B) Ribosomes & Polyribosomes
ribosomes – coordinate & synchronize alignment of tRNA & mRNA to assemble
polypeptides/proteins from amino acids, in a sequence specified by mRNA
‒ composition & structure: large + small ribosomal subunits; no membrane
‒ form at the start of protein synthesis, when a large & small subunit unite
‒ disassociate back into subunits once the polypeptide chain is synthesized
‒ location: free in the cytosol (unattached to a membrane), or attached to the
cytoplasmic surfaces of the RER or outer nuclear membrane
‒ imaging: individual ribosomes are resolvable in TEM, but not LM
‒ TEM: distinct, round, & electron-dense; may be attached to RER or outer
nuclear membrane, or floating in cytosol
‒ LM: H&E – contributes to basophilia of the cytoplasm
⇒ if cytoplasm stains intensely basophilic, you can infer that the
cell is actively synthesizing protein, usually for secretion
polyribosomes (polysomes) – several ribosomes bound to the same mRNA template,
like beads on a string  allows many copies of a protein to be synthesized from the
same mRNA template in a short amount of time
‒ greatly improves efficiency of translation vs. isolated ribosomes
‒ location: form wherever ribosomes form (cytosol, RER, outer nuclear membrane)

——————

*Task prompt:*
According to the notes on ribosomes, what can you infer when the cytoplasm of a cell stains intensely basophilic? The listing is taken from a separate source and is unrelated to the notes on ribosomes.

*Recorded information:*

——————

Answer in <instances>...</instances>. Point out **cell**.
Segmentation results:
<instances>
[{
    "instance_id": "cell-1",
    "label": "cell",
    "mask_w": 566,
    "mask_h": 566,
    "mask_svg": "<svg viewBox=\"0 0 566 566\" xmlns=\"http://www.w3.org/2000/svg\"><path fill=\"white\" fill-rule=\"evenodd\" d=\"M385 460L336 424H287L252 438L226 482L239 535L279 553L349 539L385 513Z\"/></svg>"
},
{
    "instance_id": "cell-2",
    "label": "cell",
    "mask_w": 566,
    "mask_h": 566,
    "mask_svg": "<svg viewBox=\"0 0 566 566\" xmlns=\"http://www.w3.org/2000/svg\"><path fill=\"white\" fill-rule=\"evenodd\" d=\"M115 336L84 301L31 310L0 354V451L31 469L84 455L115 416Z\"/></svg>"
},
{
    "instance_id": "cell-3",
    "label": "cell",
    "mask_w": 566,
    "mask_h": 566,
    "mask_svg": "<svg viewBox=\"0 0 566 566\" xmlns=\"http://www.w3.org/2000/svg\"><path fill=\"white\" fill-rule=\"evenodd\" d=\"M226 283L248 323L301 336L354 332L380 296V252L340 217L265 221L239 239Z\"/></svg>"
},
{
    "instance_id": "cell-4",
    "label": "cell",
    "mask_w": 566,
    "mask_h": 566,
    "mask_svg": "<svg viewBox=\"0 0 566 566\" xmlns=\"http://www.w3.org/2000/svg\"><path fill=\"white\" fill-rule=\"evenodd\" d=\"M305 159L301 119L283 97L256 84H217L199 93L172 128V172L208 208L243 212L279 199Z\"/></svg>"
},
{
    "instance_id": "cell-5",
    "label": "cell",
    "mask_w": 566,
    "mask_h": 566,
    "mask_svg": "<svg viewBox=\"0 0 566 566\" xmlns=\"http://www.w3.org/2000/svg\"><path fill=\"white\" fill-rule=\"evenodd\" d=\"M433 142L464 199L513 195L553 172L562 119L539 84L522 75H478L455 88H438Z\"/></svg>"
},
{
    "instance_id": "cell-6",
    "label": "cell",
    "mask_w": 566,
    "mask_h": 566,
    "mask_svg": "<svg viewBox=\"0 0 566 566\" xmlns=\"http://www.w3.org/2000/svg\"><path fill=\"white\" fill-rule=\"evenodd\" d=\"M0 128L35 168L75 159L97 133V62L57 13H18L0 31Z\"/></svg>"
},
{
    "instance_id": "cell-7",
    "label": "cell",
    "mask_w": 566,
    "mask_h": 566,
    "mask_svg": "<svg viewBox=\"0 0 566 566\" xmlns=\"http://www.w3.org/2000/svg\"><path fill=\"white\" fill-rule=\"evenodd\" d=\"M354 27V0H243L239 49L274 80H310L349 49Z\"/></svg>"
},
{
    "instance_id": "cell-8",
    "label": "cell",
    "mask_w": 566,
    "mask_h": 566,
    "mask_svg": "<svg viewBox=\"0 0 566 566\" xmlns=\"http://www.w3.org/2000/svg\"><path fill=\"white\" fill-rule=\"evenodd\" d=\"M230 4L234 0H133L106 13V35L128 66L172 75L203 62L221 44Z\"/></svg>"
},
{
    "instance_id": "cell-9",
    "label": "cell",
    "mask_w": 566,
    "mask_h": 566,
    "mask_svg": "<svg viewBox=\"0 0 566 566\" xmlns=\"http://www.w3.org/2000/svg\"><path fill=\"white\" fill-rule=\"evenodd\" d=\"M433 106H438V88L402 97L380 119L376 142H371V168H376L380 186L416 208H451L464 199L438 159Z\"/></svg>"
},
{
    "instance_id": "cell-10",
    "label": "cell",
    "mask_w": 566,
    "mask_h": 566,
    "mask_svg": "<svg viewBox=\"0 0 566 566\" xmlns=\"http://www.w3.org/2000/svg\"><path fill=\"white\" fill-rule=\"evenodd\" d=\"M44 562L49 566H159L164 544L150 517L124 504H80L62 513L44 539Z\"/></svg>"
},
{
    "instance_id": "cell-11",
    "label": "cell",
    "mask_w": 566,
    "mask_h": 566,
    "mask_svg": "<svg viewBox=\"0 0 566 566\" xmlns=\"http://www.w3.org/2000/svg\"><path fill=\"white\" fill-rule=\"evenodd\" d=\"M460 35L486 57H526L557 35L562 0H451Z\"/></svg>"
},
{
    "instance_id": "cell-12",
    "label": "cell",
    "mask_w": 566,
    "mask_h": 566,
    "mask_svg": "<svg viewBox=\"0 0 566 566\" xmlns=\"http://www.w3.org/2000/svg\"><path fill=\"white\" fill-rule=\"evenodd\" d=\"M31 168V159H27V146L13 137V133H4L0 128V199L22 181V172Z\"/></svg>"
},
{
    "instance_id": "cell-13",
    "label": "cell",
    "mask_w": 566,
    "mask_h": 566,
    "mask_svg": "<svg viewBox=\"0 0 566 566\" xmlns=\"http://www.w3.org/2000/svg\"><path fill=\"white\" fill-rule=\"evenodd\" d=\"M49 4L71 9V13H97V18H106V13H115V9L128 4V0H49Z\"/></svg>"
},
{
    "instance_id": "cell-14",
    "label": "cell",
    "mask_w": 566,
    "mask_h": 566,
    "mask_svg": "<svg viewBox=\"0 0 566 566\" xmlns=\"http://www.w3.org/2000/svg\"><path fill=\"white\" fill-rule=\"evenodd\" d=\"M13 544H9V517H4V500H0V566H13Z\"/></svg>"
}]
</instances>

——————

*Completed task:*
The cell is actively synthesizing protein, usually for secretion.